Sunday 15 April 2012

The Austerity Games: Some Thoughts On Yesterday's Counter Olympics Meeting

One of the reasons why I generally oppose the exclusion of the media from activist events, unless people are genuinely planning something that is likely to end in their arrest, is that outsiders can bring something useful to any discussion: they can help prevent activists from reinforcing each others assumptions and make us explain why we are planning to organise action. Clearly, the Bishopsgate Institute near Spitalfields Market, the venue for yesterday's Counter Olympics planning meeting, is hardly the place for clandestine plotting – it was a publicly advertised event, with two City of London police officers standing outside with very little to do. Yet journalists were asked to leave after the morning session. That's the decision of the organisers – it was their meeting, after all – but before leaving, one young journalist I was chatting to about the level of opposition to the Olympics in east London asked me what I thought were some very good questions: if someone gave me a ticket for the men's 100m final, wouldn't I take it? Wouldn't I want to be part of this incredibly exciting event?

I think I answered honestly by saying I'd want to sell the ticket (an act that definitely would be arrestable – touting is one of the greatest offences against the unprecedentedly powerful London Olympic committee), but I didn't have time to properly explain why I fail to share the apparently overwhelming enthusiasm for the Games this summer. This is important because one of the biggest challenges for those of us who are unhappy about the Games is to coherently articulate why all the unrelenting pro-Games propaganda is hiding some ugly truths about what the Olympics, for all the values it claims to represent, has really become.

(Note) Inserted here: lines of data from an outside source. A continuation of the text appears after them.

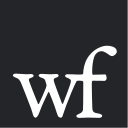 Whelan Financial logo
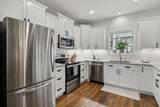 2016 Roderick Cir - Photo 12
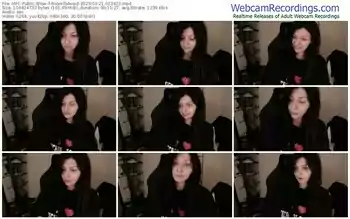 myfreecams-roomtoavoid-03-21-2023-02-24-22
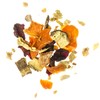 T2 Tea Organic Turmeric Ginger Ninja, Turmeric and Ginger Tea
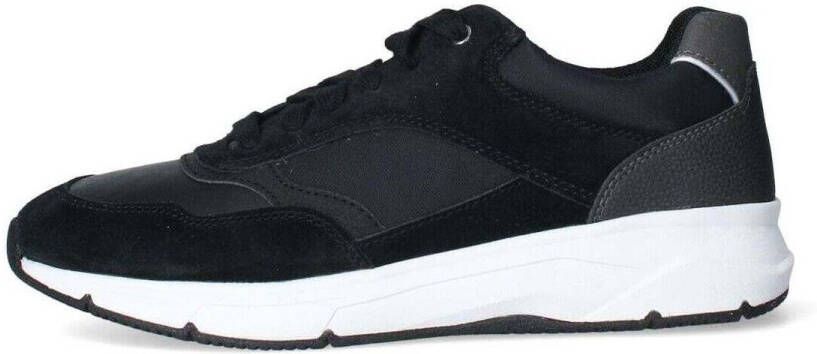 Geox Sneakers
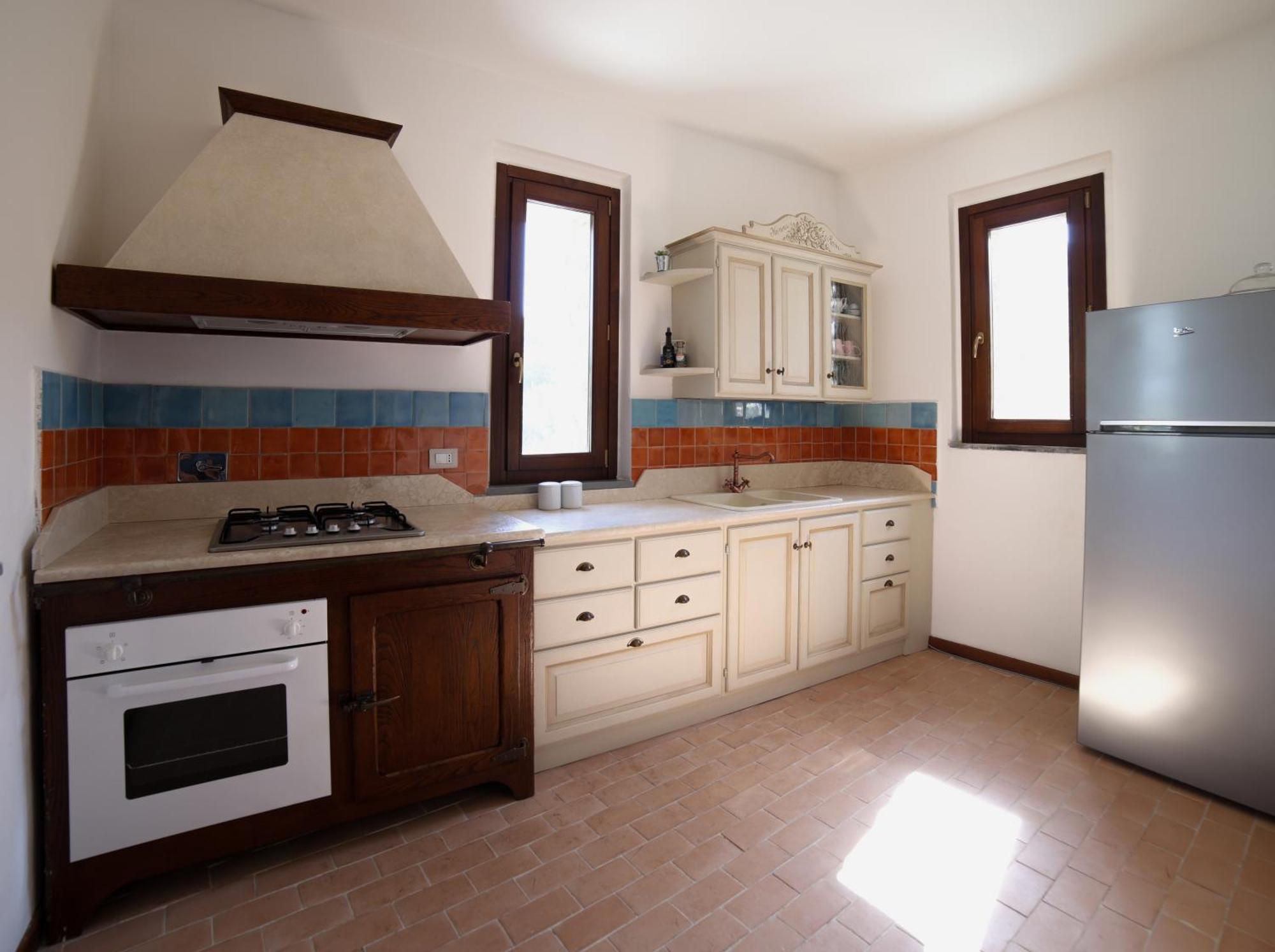 Ht Castello Di Campolongo Aparthotel Valfabbrica ภายนอก รูปภาพ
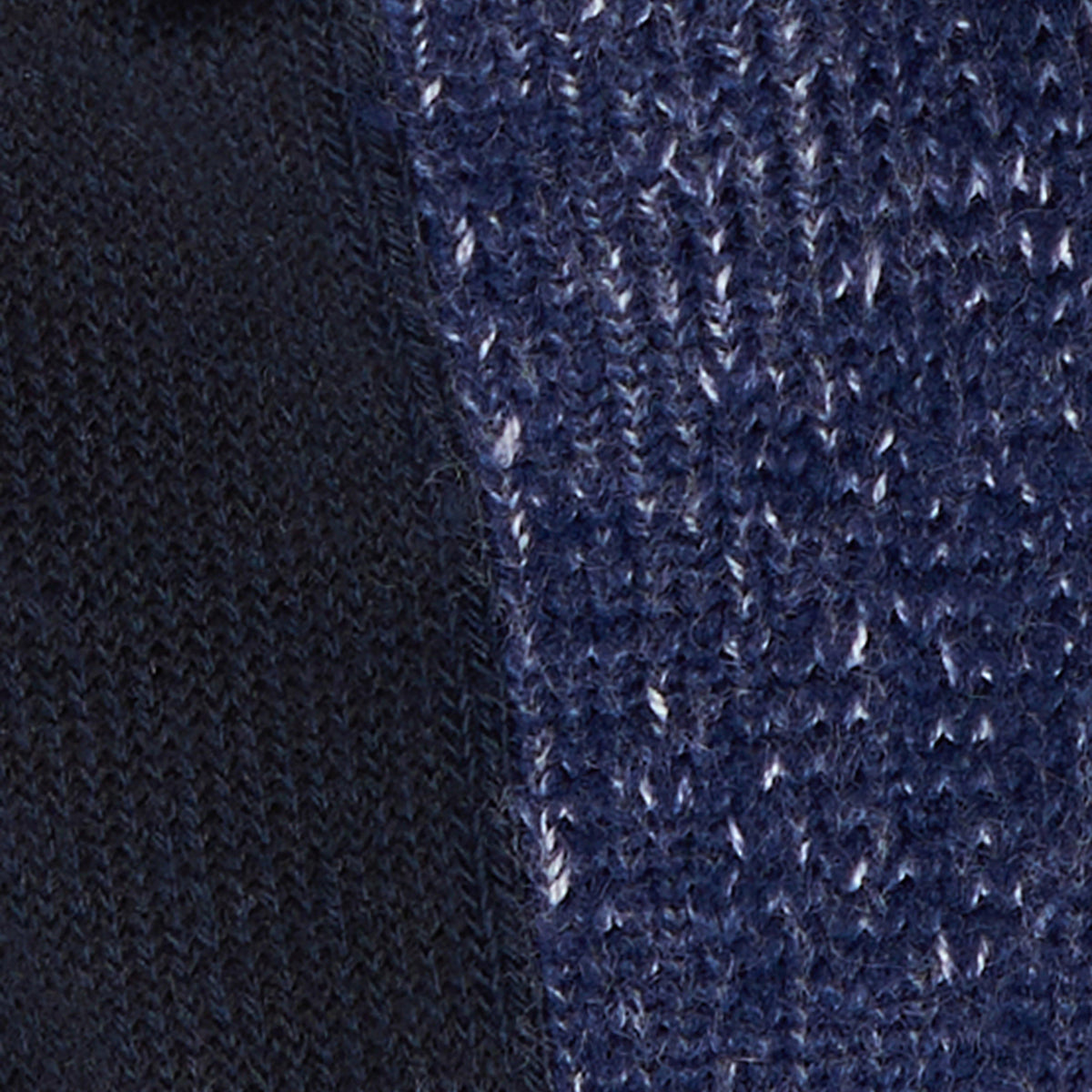 Lowland Coolmax Hiker Socks Navy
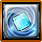 Eidolon Energy Crystal Icon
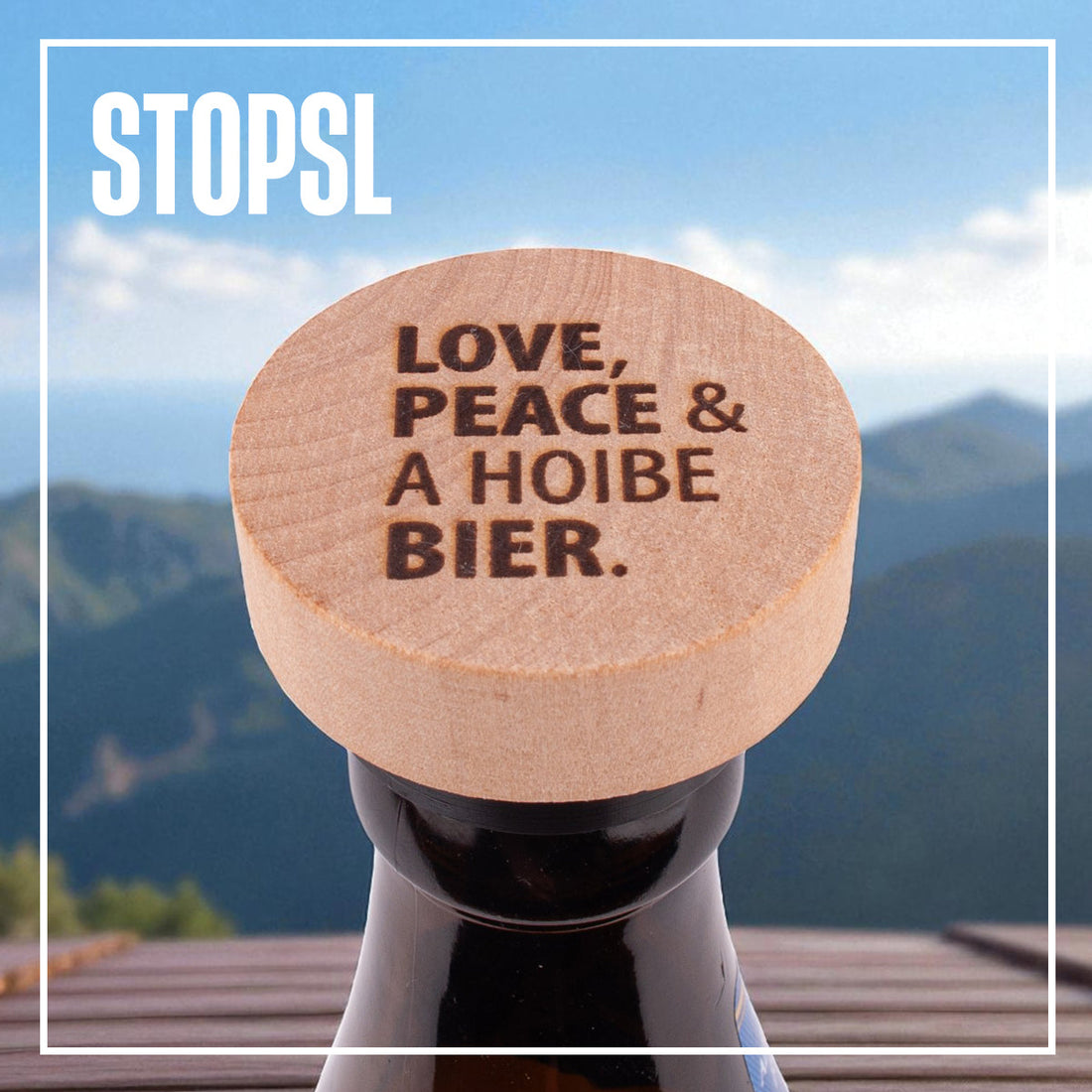 Stopsl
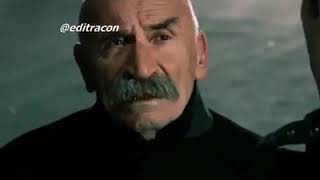 Ezel Ramiz Dayı Sözleri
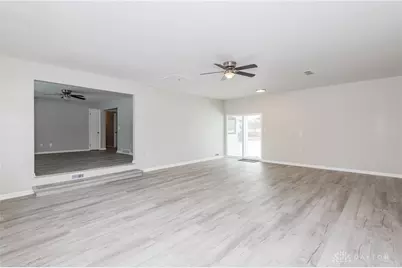 3644 Connie Drive, Franklin, OH 45005 - Photo 13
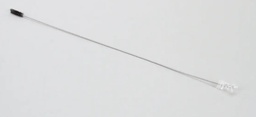 [013072] Cepillo doble terminado - Taylor Freezer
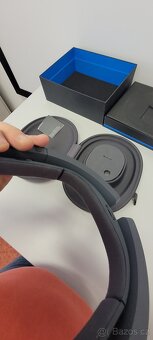 Microsoft Hololens 1 Headset - 9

But lets be clear from the start. I meet a lot of people in Newham through work and whilst there is an underlying scepticism, even indifference, about the promised Olympic legacy (hardened by how few locals seem to have managed to get tickets), as well as widespread concerns about the level of heavy-handed security and general expectations of severe inconvenience, most people are genuinely excited about this summer. In many ways, the tidal wave of Olympic boosterism is largely unnecessary. This is why, when I hear talk of “mass opposition” over the summer, I wonder where some activists think it will magically spring from. There is an obvious reason for the excitement that the majority of people feel – it's a yearning for some kind of collective experience, a desire to belong to something bigger than ourselves, the reason why people cram themselves into football grounds, church pews, cinemas and occasionally, street protests. In the case of the Olympics, it doesn't matter that few people really care that much about track events, swimming, the Keirin or beach volleyball, all fairly minor sports compared to, say, football or cricket. The Games are massive, a global event – why wouldn't anyone want to be part of something that hugely collective?

It's only when people start to notice that the dedication of the sportsmen and women is almost incidental to the Olympic sponsors and their desire to convince a global audience to buy stuff, or the governments and security institutions looking for a long-term political gain, that the doubts start to creep in. Is spending almost £10 billion, probably far more, on what is essentially a form of entertainment, in the midst of mounting austerity and with most cuts yet to hit home, really such a good idea? Why are the Olympic organisers so desperate to defend companies like Dow and BP, whilst claiming to believe in an 'ethical' and 'environmentally sustainable' Games? Why is McDonalds, a worldwide purveyor of fatty burgers and greasy fries, the official food retailer of an event associated with athleticism and fitness? Is significantly curtailing hard-won civil liberties – which are more difficult to hang on to than to give away – a price worth paying for the security of six weeks of sport? And what will we be left with once the circus packs up and heads out of town?

In some ways, the issue isn't about whether there are protests this summer, how big they are or what form they take. It's more about encouraging people to start to think differently about the Games, to ask awkward questions, to look beyond the high-pressure marketing. Many Olympic years are remembered for something other than what happens in the venues: in 1936 it was the appropriation of the Olympics by the Nazis, in 1980 we had the Cold War Games, in Vancouver in 2010 it was indigenous opposition to the theft of land. We have to try and make sure London 2012 is remembered as the Austerity Games, when the same global capitalists whose gambles almost bankrupted economies around the world were given billions that could have helped alleviate crippling cuts so they could try to rebuild their markets and profits.

It may be to late – organised opposition to this year's Games remains small. But next time a journalist asks if I'd happily accept a ticket for the men's 100m final, the answer won't just be that I'm not particularly interested in athletics. It will also be that a huge sales opportunity for companies to make vast amounts of money simply isn't the kind of collective experience most of us are eagerly searching for.